Decompilation complete
I think perhaps this is the root cause:
DEBUG 28: likelytrash
0x00411796:d2: s0xfffffff4(0x00411796:d2) = ECX(i) [] i0x00411796:32:8(free)
0x00411796:d2: s0xfffffff4(0x00411796:d2) = [create] i0x00411796:32:8(free)
So likelytrash
seems to ignore inputs not compatible with the calling convention. So I suppose the root problem is that we don't detect the right calling convention (thiscall).
[decomp]> restore /home/ed/Dropbox/temp/2023-11-27 - 411770.xml
Decoding ERROR: Unable to open xml document /home/ed/Dropbox/temp/2023-11-27
[decomp]> restore "/home/ed/Dropbox/temp/2023-11-27 - 411770.xml"
Decoding ERROR: Unable to open xml document "/home/ed/Dropbox/temp/2023-11-27
[decomp]> restore /tmp/411770.xml
Human: Please open file.
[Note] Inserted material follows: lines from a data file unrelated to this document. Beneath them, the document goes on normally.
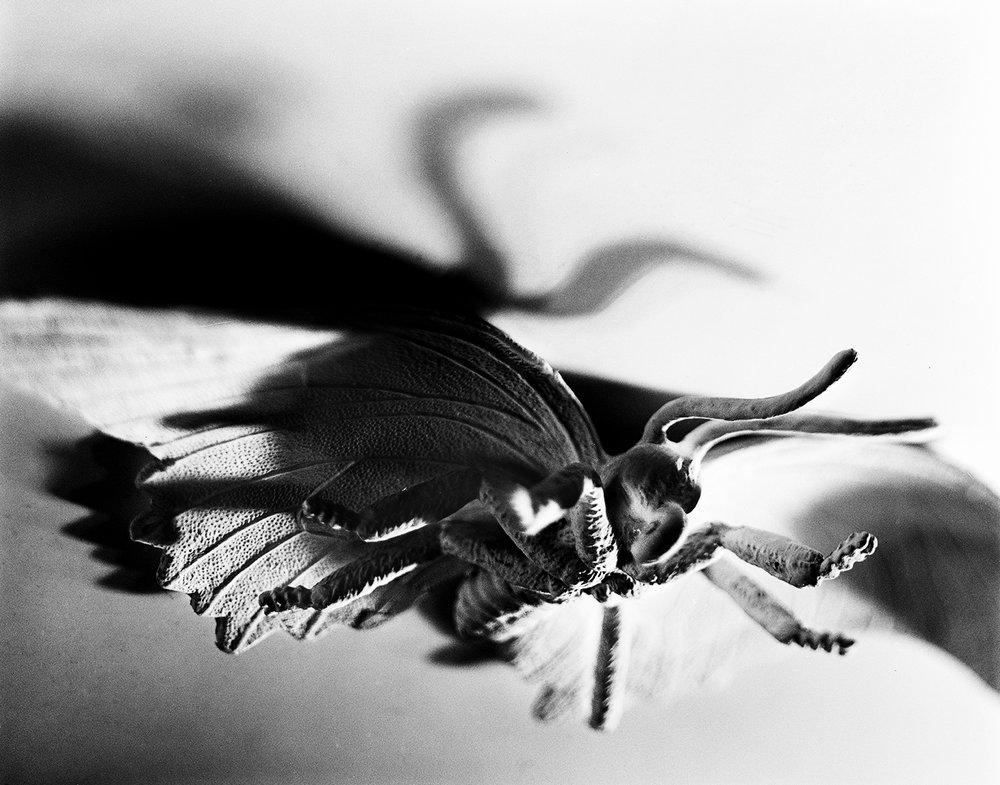 moth2edit internet.jpg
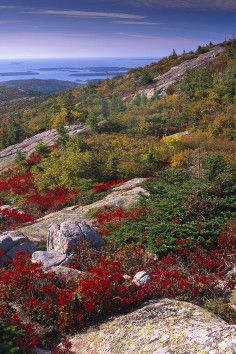 Cadillac Mountain Travel Vacation Ideas Road Trip Places to Visit Acadia National Park ME Monument Natural Feature Hiking Area Scenic Point Acadia National Park, National Parks, Rhode Island, Vermont, Places To Travel, Places To See, Nature Sauvage, Mount Desert Island, Antibes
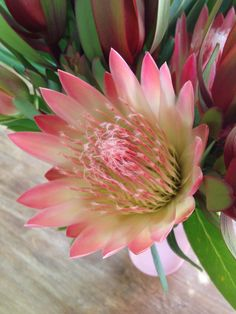 King Protea, Art For Sale, Earth, Studio, Flowers, Plants, Red, Florals, Planters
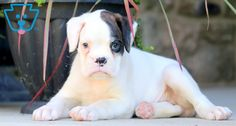 Lilly | Boxer Puppy For Sale | Keystone Puppies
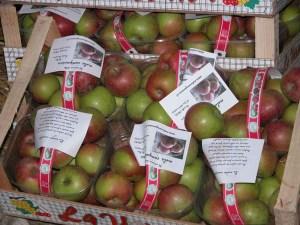 la mela campanina in cestini,il formato più apprezzato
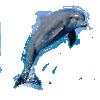 PNG-i za PhotoShop, GIMP i ostale programe za crtanje 81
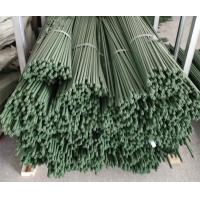 Buy cheap Durable Plant Garden Support Green PE Coated Garden Stake from wholesalers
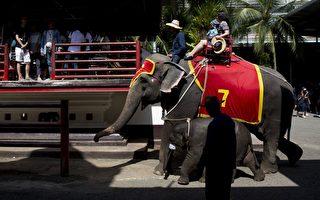 泰國大象踩死領隊 象背上的夫婦還原細節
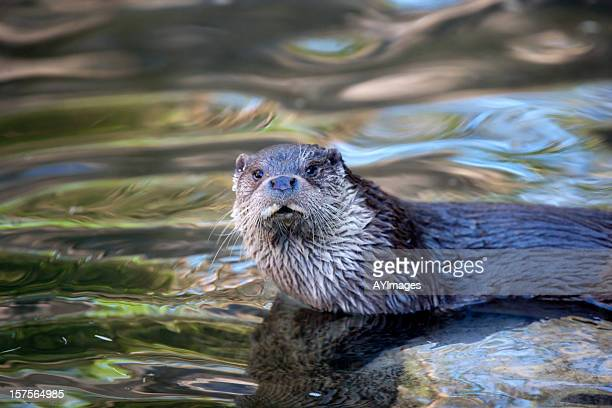 Otter (L. lutra)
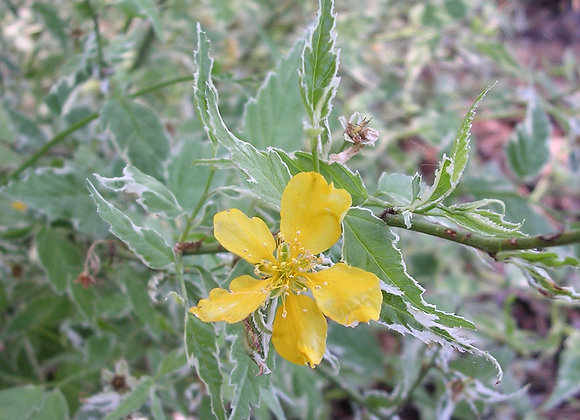 Kerria japonica 'Variegata'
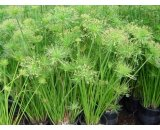 Cyperus Prolifer or 'Dwarf Papyrus' Dwarf Papyrus is an evergreen dwarf water plant with grasslike stems ending in tassel like blooms It grows up to 45cm in height W. Please Click the image for more information.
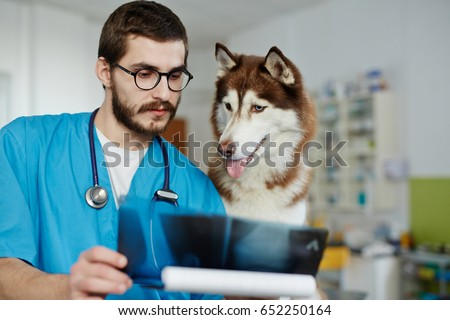 Confident veterinarian and his patient looking at x-ray result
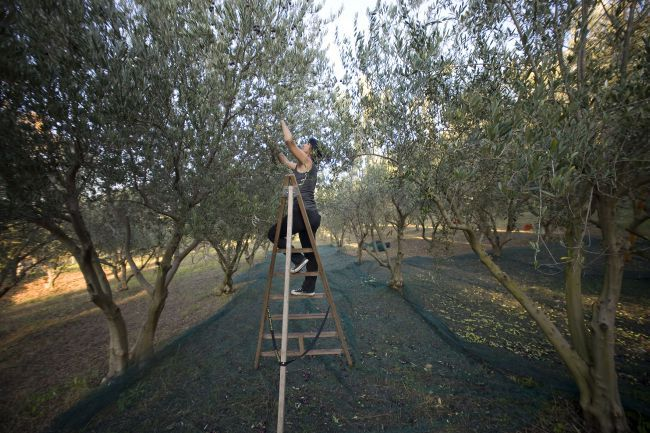 Harvest in the olive groves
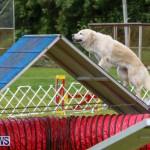 Dog Agility Trials Bermuda, March 28 2015-3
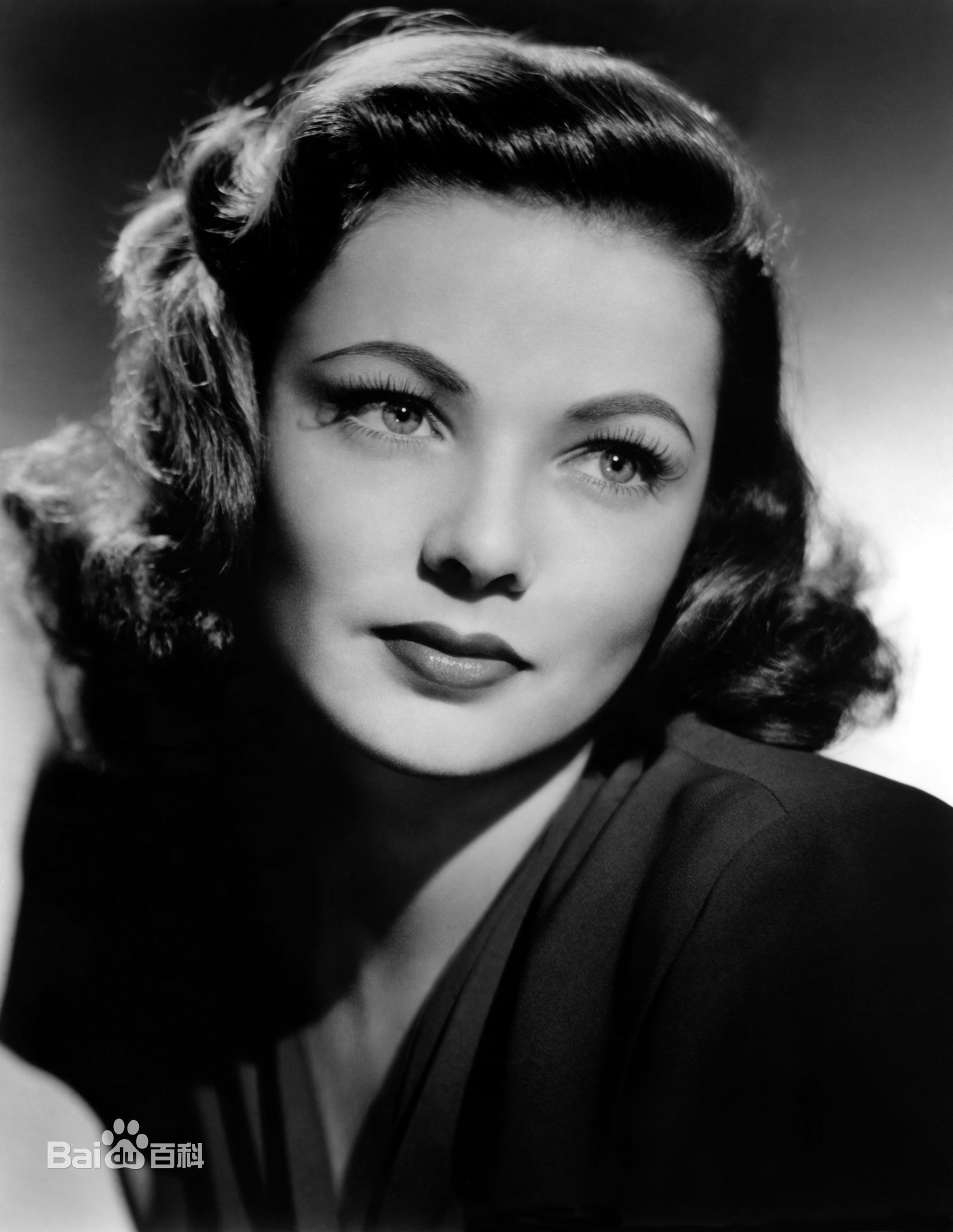 20世纪欧美最美的女明星是哪些
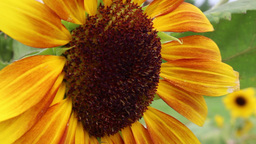 Sunflower on a windy day Live Action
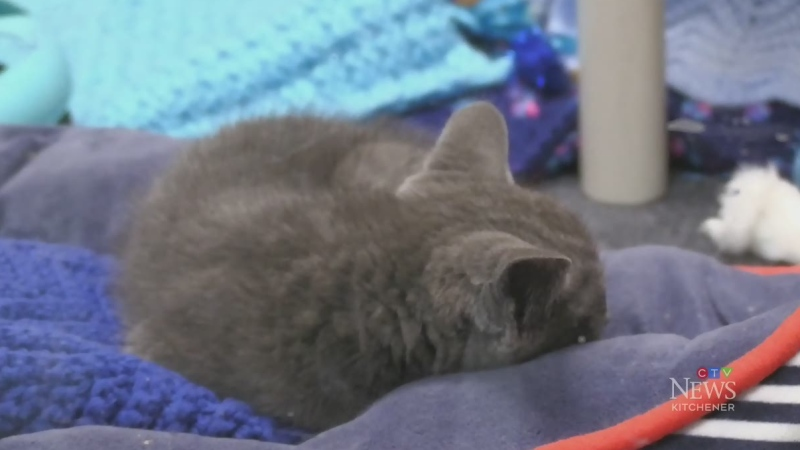Humane Society open for in-person visits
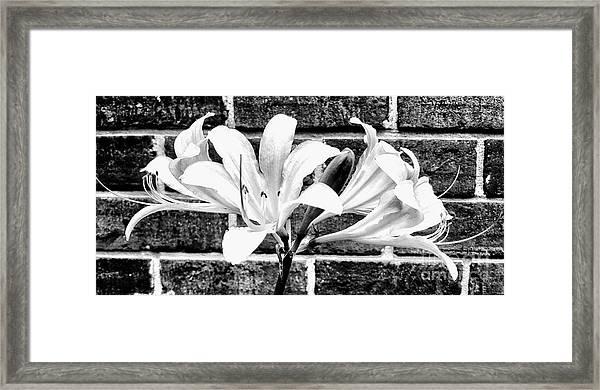 Amaryllis Inspiration Framed Print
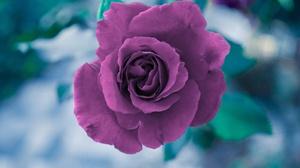 Macro Flower Pink Flower 4608x3072 Wallpaper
Computer: no Human: Please open "file" Computer: no lots of swearing, cp file /tmp/file Human: Please open /tmp/file Computer: sure :smile:
https://sourcegraph.com/github.com/NationalSecurityAgency/ghidra@c225fac124821d789b12e4c76f4a0f6eabe83544/-/blob/Ghidra/Features/Decompiler/src/decompile/cpp/coreaction.hh?L818:7
/// Register locations called \b likely \b trash are read as a side-effect of some instruction /// the compiler was using. The canonical example in x86 code is the /// PUSH ECX /// which compilers use to create space on the stack without caring about what's in ECX. /// Even though the decompiler can see that the read ECX value is never getting used directly /// by the function, because the value is getting copied to the stack, the decompiler frequently /// can't tell if the value has been aliased across sub-function calls. By marking the ECX register /// as \b likely \ trash the decompiler will assume that, unless there is a direct read of the /// incoming ECX, none of subfunctions alias the stack location where ECX was stored. This /// allows the spurious references to the register to be removed.
So I think what happens if this:
- We analyze 0x411770. By default, we assume that it is fastcall/thiscall/stdcall.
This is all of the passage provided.